The current production of “Amaluna” playing at Atlantic Station through Nov 30 delivers its special magic through a mix of vibrant lighting, color, music, costumes and the astounding performances of its artists who include NCAA gymnasts, aerial acrobats, a contortionist, a juggler and an all-girl band led by a singer who also plays an electronic bass and a saxophone.
While Amaluna diverges from past productions in that 70 percent of the cast is female, the current production retains its magical flair and performances receive standing ovations.
Some of that magic rubbed off on Montiek Guise, who came to Atlanta from Louisiana in search of a job, which she got as an usher for Amaluna through Adecco USA, the U.S. branch of Adecco S.A., a Swiss company in more than 60 countries and territories that has had a long-term relationship with Cirque du Soleil.
Ms. Guise is one of the 120 or so locals who have been hired to fill a wide variety of positions from hosting “The Tapis Rouge” VIP reception area, ushering such as Ms.
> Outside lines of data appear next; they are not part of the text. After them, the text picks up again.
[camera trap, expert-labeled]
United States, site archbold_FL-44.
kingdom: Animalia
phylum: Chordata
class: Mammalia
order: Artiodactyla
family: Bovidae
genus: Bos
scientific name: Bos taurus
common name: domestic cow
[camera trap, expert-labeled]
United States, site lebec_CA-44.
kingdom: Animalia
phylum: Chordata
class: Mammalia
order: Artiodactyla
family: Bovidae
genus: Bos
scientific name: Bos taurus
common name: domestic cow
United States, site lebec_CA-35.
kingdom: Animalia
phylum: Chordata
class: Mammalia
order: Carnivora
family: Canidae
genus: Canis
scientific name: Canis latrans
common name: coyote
Guise is doing, providing security, to selling Cirque merchandise and otherwise complementing the 114 people traveling with the show.
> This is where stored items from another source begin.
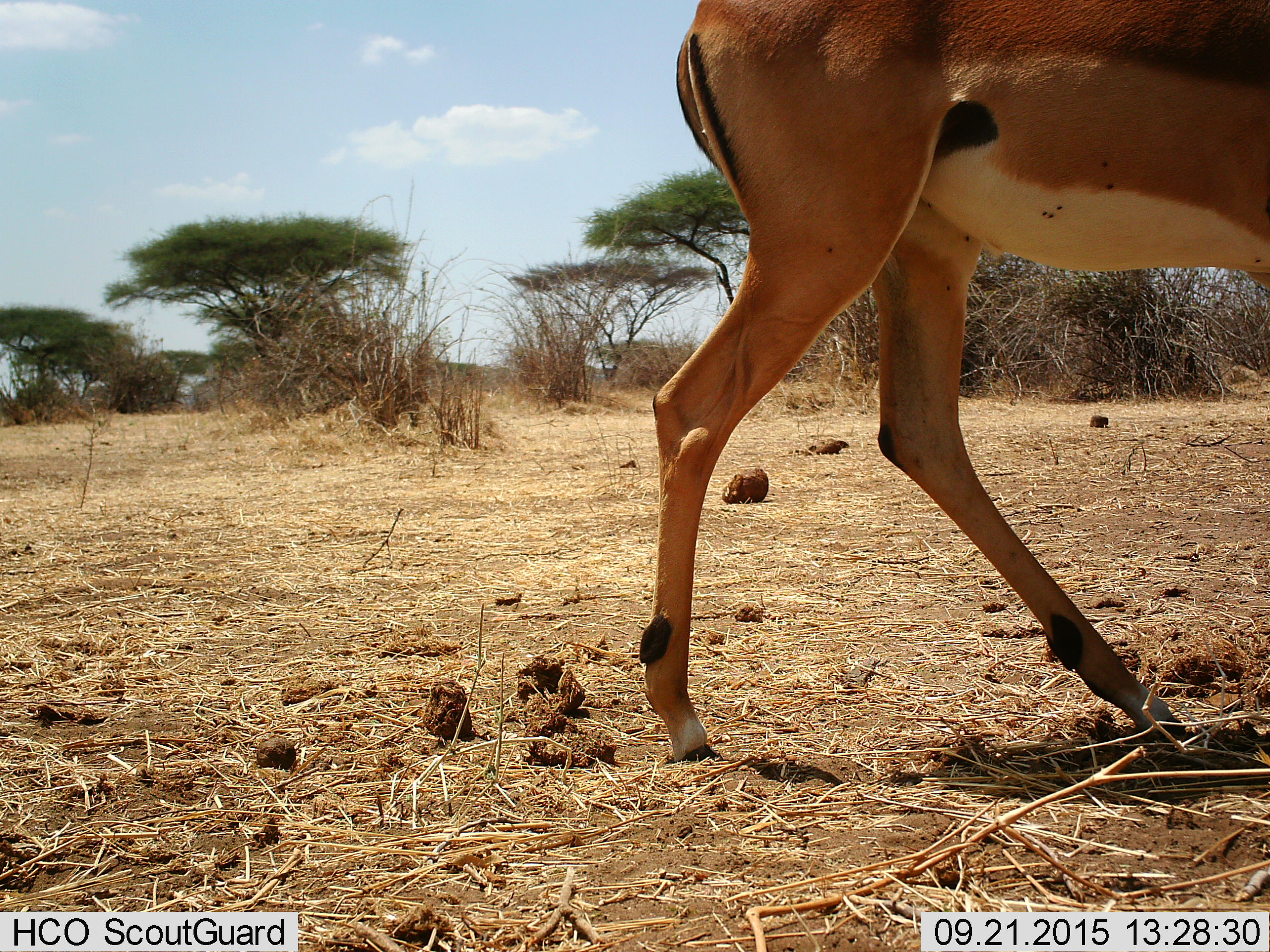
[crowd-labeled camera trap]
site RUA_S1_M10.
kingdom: Animalia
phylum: Chordata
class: Mammalia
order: Artiodactyla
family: Bovidae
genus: Aepyceros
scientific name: Aepyceros melampus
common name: impala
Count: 1.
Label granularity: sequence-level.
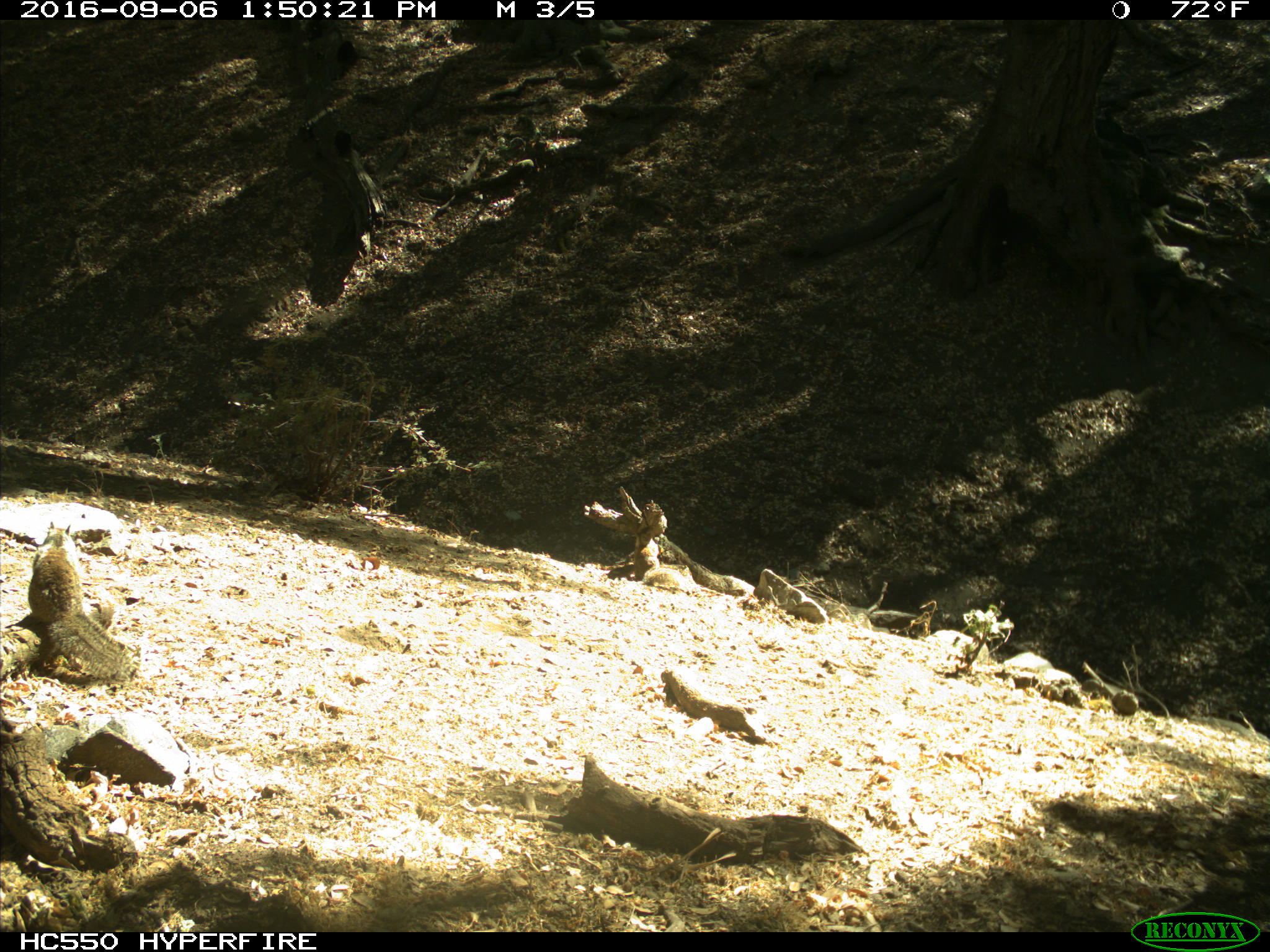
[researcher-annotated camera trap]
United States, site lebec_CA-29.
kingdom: Animalia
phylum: Chordata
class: Mammalia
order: Rodentia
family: Sciuridae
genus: Otospermophilus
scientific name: Otospermophilus beecheyi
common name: california ground squirrel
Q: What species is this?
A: Otospermophilus beecheyi (california ground squirrel).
Beth Herman, Adecco’s regional vice president based in Atlanta, told Global Atlanta that the company finds and trains personnel for the available positions weeks before a Cirque du Soleil performance arrives.
Over the years there are some people who enjoy these temporary positions so much that they become “Cirquadors,” and reapply when a new performance comes to town, she said. Others may sign on as “followers” and accompany the performance to other cities though they remain independent contractors.
The origins of the Cirque du Soleil are traced to street theater in Montreal. But now that it is such a global phenomenon with 19 shows taking place around the world, the company finds artists through an extensive network of fellow performers, scouts, social media and plain word of mouth.
Then there is the case of Daniel Medina. Originally from Mexico, he started looking for a job when he arrived in Montreal and saw an opening advertised in a newspaper for an usher. After working with the show Kooza, he was promoted to the rank of “follower,” and has been with Amaluna as a permanent member of staff.
Now he is one of the “main house supervisors” with responsibility for many of the customer service requirements of a show. He is to stay with Amaluna on its tour through the United States and in the spring of 2015 will accompany it to Europe.
“I get to travel around the world,” he said. “I have made friends all over the world and that’s why I love this job.”